WASHINGTON — Caretakers at Washington’s National Zoo hope to get the first close look at a newborn panda cub during a weekend exam.
During the checkup, officials will try to listen to the cub’s heart and lungs, record its weight and collect a DNA sample. The minutes-long health assessment was initially planned today, but mom Mei Xiang didn’t give keepers an opportunity to take her cub, which was born Friday evening and is about the size of a stick of butter.
Brandie Smith, the zoo’s curator of mammals, says she and others are “cautiously optimistic” about this cub’s health. She compared the planned exam to a race car pit stop, a fast and highly choreographed checkup before reuniting mom and cub.
The cub is the 15-year-old panda’s third. The cub she gave birth to last year died after just six days. That cub’s lungs hadn’t fully developed and likely weren’t sending enough oxygen to its liver. Mei Xiang’s first cub, a male named Tai Shan, was born in 2005.
An early exam at the zoo is a change from last year, and staff members have made several other changes in preparation for another cub. Mei Xiang’s den has been altered to allow keepers to get closer to her, and the zoo also invited a panda expert from China who specializes in newborns to help out. Two of the zoo’s panda keepers have also recently spent time in China learning more about examining newborns.
Zookeepers made two attempts at examining the cub today, but Mei Xiang was cradling the cub and officials were unable to take it for a closer examination, zoo spokeswoman Pamela Baker-Masson said.
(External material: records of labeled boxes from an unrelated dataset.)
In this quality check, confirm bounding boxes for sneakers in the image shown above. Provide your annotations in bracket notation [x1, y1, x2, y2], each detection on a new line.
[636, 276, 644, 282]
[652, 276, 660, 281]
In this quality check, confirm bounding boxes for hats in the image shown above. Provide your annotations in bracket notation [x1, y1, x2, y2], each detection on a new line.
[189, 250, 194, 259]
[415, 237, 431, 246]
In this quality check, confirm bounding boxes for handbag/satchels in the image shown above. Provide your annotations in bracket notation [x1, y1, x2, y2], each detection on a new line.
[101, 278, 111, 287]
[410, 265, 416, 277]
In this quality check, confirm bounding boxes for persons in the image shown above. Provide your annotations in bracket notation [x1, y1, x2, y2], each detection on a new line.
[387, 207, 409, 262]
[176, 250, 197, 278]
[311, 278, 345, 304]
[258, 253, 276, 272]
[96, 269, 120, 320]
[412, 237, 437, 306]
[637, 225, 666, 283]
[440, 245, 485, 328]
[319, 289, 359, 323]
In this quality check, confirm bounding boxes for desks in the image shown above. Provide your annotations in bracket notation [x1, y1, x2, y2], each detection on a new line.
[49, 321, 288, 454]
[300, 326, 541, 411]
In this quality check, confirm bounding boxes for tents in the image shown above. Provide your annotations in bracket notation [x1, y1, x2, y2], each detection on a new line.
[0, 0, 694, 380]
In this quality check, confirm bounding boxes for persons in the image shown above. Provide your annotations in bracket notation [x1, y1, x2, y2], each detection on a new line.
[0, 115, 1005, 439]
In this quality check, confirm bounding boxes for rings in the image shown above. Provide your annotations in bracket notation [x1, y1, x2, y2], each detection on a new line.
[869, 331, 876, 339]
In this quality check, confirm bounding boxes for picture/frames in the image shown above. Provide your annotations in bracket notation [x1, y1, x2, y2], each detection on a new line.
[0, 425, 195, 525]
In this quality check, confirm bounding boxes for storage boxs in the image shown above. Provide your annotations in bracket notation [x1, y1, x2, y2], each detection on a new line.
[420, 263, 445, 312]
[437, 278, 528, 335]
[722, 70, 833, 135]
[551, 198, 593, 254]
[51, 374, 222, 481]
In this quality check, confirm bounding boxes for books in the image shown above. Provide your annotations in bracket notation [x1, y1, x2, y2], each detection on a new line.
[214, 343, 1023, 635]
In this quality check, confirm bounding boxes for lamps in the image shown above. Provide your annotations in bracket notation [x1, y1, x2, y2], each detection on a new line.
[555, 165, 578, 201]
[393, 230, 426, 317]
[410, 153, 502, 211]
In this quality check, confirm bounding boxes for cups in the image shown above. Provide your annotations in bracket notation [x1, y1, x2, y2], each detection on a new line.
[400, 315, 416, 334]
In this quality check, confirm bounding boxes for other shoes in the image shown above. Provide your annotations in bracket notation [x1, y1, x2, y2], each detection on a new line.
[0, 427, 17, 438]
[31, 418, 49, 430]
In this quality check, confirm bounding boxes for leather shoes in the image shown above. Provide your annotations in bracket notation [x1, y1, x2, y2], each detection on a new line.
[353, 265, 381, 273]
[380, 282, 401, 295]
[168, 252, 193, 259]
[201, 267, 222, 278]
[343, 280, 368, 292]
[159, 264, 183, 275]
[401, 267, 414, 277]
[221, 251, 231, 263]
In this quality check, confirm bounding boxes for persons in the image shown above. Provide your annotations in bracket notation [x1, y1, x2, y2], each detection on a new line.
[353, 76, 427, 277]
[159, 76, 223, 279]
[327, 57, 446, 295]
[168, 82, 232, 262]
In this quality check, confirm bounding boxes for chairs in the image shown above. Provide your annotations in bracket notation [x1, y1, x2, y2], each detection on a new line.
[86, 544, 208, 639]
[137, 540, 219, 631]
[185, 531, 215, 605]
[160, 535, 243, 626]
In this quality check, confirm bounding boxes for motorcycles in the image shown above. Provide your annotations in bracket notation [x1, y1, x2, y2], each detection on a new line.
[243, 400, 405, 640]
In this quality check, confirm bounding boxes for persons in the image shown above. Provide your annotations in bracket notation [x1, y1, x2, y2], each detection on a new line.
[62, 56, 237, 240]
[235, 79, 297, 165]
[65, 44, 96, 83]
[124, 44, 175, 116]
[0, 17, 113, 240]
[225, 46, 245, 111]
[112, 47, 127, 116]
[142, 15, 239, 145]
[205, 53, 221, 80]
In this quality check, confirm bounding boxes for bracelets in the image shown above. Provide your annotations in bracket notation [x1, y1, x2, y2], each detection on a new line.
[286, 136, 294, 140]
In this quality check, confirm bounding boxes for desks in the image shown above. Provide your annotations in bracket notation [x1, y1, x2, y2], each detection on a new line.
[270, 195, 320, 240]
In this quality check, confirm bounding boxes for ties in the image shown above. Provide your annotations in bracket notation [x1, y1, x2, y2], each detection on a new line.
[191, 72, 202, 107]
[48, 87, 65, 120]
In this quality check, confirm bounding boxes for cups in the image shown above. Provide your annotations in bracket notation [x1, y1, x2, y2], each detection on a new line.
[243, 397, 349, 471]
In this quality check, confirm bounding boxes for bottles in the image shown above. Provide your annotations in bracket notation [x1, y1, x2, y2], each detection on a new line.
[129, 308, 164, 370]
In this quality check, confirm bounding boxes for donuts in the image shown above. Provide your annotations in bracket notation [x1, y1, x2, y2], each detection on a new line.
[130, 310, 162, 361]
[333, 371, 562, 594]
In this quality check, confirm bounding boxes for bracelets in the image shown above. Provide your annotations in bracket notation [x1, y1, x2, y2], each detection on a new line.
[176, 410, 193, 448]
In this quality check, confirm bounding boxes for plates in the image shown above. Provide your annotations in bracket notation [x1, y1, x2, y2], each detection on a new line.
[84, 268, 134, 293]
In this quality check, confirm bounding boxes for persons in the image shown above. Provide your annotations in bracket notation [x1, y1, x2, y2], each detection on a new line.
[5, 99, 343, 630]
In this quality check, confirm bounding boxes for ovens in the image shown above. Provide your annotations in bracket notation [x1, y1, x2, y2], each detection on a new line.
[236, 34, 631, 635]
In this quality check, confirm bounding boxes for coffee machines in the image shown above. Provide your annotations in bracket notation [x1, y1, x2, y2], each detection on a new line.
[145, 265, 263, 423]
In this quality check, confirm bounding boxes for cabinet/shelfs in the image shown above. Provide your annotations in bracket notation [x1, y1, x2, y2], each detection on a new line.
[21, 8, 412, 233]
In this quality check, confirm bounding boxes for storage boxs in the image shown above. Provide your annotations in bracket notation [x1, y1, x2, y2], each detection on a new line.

They planned to try again Sunday.
Information collected during the exam will serve as a baseline for future exams. And the DNA sample, either from a swab of the cub’s mouth or feces, will be used to determine the cub’s father. Mei Xiang was artificially inseminated both with sperm from the zoo’s male panda, Tian Tian, and with sperm from a male panda at the San Diego Zoo, Gao Gao.
Visitors to the zoo today said they were excited about another panda cub. Melissa Schmechel of Alexandria, Va., said she spent about 30 minutes Friday watching the zoo’s online panda camera after it was announced on Facebook and Twitter that Mei Xiang had gone into labor. She said she and her family had made plans to visit the zoo last year after the birth of Mei Xiang’s second cub and were sad when it died.
“Hopefully this will have a better outcome,” she said as her 11-year-old daughter, Laura, hugged a newly purchased stuffed panda.